**SELECTED EXCERPT**
++++++++++

WILDE: We had an outline that for a while Joe wouldn’t show me. He kept saying, “Once you get here, we’ll figure it out based on who you guys are and what your relationship to each other is.” And this [sort of thing] had never come my way before because I don’t think anyone would’ve thought I was capable of it; I’m not sure what made Joe think that I could, but I’m so glad he did. Because I was familiar with Joe’s work and had seen Hannah Takes the Stairs and L.O.L., I was like, “Oh, we’re all going to live in a house, and no one’s going to get paid, and we’re going to eat together and live together and that sounds so fun and we’ll just like, roll out of bed and shoot a scene, or whatever happens, happens!” I’d say the biggest challenge was learning to really trust myself to say something that was not funny or smart or relevant and have it be totally fine.
GERWIG: When we made Hannah Takes the Stairs, and we all lived in a house together, there was this list by the door of things we needed, like, “eggs, milk” — and then finally someone put “script.” (Laughs.)
WILDE: I was panicking that we didn’t have a script. And then I heard that there was a secret script on set that Joe had and I was like, “There’s a script? We’ve got to find the script!” The funny thing is, people who know me watch the movie and they’re like, “Oh, it’s you! You’re just you!” And people who don’t know me are like, “You’re a great actor.” (Laughs.) But you being you is actually harder than it sounds.
Kathryn, a lot of people saw Anchorman and Step Brothers and began to think of you suddenly as a comedienne.
WILDE: My fiance [former SNL castmember Jason Sudeikis] calls her the Meryl Streep of comedy.
HAHN: Costumes, fake noses, fanny packs. (Laughs.)
But I would imagine it felt nice to be given the opportunity to do something different …
HAHN: I really didn’t come out here and start in this world of cameras until I was like 30. And it was always a small part in a big, huge studio machine. So I spent most of my 30s feeling like a guest on somebody else’s set. When I did that small part in Anchorman, that really cracked something open for me as an actor, not just in comedy. There was something so anarchic about it, something lawless and just so rock and roll about the way [co-writer/director Adam McKay] approaches comedy. There’s something about the comedy world. I can’t believe I’m invited to that party in any way. But there is something in [Afternoon Delight] that I always knew was in there. It was different. It revealed itself to be a little darker than we anticipated.
David, in The Butler you play someone who ages from 17 to 68. Was that daunting?
OYELOWO: No, it was the opposite, actually. I think initially Lee had conceived it as maybe two or even three actors doing it. I said to Lee, “Look, I want you to trust me with this. I think I can do it.” And he went, “Oh, OK? OK.” To the point whereby we were in New Orleans and we were doing camera tests to see if I could pass for 17 and all of that. And at the end of a day of camera tests, he goes, “David, you are lucky!” I said, “What? What?” “Because I had cast the young version of you and he is — I have got to go and make a phone call!” (Laughs.) It always takes me out for a moment when you go from a young version of someone to another actor playing them. And I just felt if we could do without it, then let’s give it a go.

++++++++++

**JOB**
Quote the interview from "WILDE: I was" to "Streep of comedy.", inclusive. The records come from a separate source and have no connection to the interview.

++++++++++

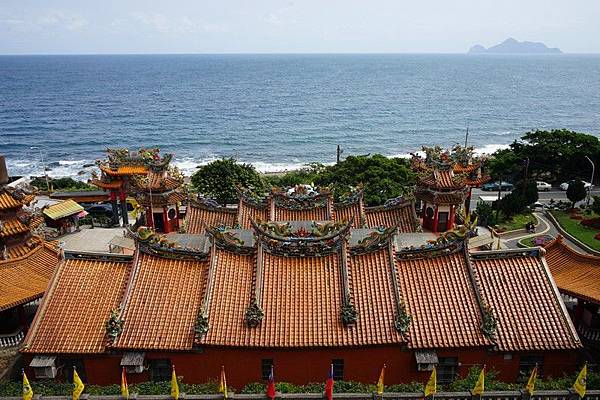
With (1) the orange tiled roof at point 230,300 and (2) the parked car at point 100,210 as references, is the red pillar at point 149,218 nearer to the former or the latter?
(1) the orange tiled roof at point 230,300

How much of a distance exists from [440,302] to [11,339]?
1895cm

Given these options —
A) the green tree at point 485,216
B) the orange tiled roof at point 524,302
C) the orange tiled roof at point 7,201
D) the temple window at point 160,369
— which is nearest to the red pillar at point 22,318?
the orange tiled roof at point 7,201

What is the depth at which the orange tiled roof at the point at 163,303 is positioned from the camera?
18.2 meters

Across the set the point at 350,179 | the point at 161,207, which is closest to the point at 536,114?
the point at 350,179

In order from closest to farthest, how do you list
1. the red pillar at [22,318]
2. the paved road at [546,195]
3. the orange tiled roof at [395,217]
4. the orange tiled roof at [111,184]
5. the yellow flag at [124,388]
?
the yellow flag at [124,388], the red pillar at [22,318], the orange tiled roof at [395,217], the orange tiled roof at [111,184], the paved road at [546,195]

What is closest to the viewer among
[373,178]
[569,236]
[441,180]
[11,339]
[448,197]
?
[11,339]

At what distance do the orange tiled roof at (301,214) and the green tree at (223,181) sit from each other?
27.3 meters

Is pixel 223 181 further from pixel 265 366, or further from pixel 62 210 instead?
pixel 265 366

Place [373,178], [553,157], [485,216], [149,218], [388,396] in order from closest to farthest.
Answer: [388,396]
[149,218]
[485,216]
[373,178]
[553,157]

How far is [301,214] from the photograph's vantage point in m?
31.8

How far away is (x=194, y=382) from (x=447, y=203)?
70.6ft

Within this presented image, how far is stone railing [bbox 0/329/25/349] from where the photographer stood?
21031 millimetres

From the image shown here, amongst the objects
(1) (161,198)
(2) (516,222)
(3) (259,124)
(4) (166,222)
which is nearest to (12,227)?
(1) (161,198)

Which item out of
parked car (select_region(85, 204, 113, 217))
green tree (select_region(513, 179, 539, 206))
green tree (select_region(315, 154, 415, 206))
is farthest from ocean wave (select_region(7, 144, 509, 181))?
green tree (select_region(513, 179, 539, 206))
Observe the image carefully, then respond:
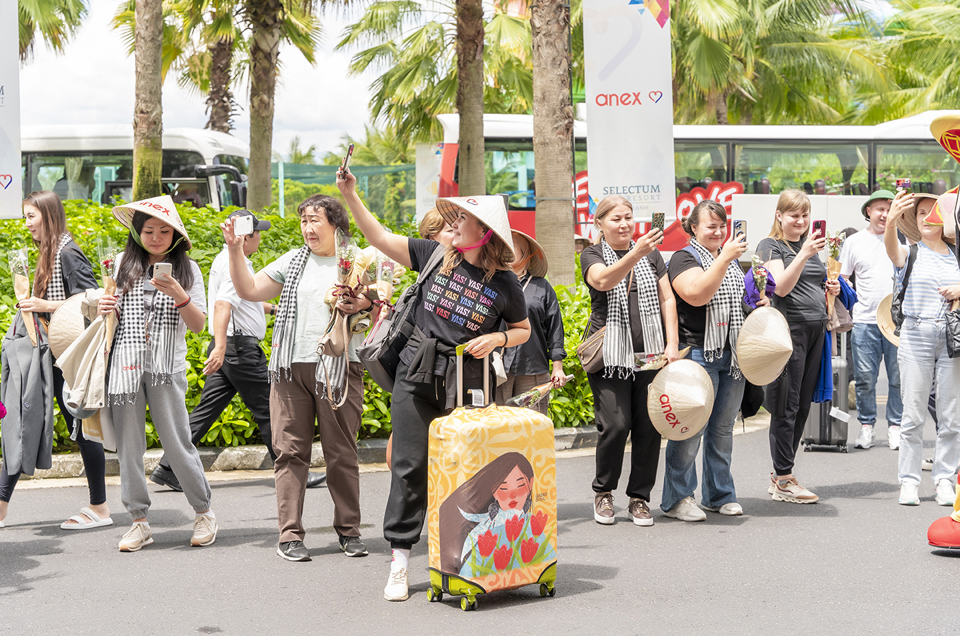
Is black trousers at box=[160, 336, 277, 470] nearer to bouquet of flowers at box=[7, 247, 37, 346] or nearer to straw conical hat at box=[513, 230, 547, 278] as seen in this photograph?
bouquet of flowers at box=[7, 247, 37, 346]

++++++++++

**SOLVED EXERCISE**
WILDE: I was panicking that we didn’t have a script. And then I heard that there was a secret script on set that Joe had and I was like, “There’s a script? We’ve got to find the script!” The funny thing is, people who know me watch the movie and they’re like, “Oh, it’s you! You’re just you!” And people who don’t know me are like, “You’re a great actor.” (Laughs.) But you being you is actually harder than it sounds.
Kathryn, a lot of people saw Anchorman and Step Brothers and began to think of you suddenly as a comedienne.
WILDE: My fiance [former SNL castmember Jason Sudeikis] calls her the Meryl Streep of comedy.